- Assignment
Below are the entries. Transcribe exactly the lines from the one with "Dinnermusic Vol. 7" through the one with "Only with parking", ends included, and leave out all others.

- Data section
________
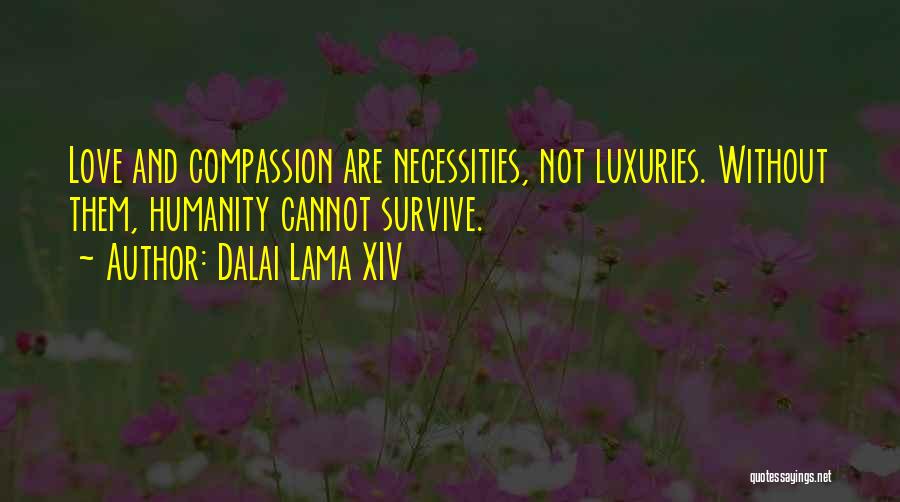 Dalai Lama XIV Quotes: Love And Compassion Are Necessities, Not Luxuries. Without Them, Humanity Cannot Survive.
________
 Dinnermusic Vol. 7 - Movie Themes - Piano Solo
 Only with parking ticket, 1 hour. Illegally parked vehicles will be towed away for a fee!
________
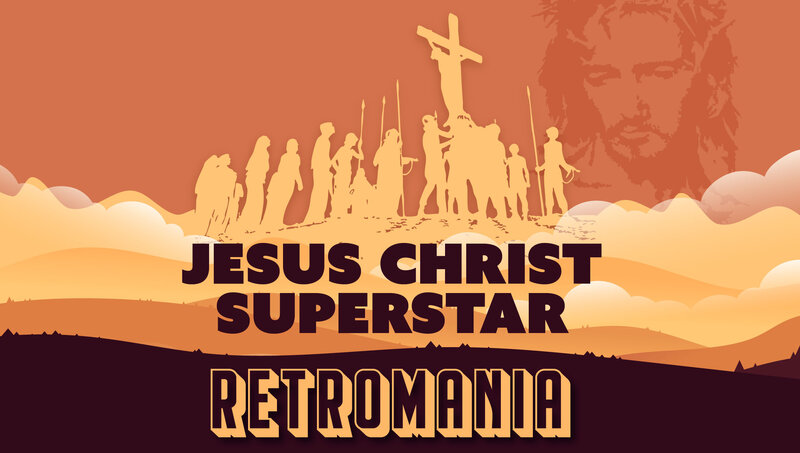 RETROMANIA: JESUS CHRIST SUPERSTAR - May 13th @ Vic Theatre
________
- The completed task
 Dinnermusic Vol. 7 - Movie Themes - Piano Solo
 Only with parking ticket, 1 hour. Illegally parked vehicles will be towed away for a fee!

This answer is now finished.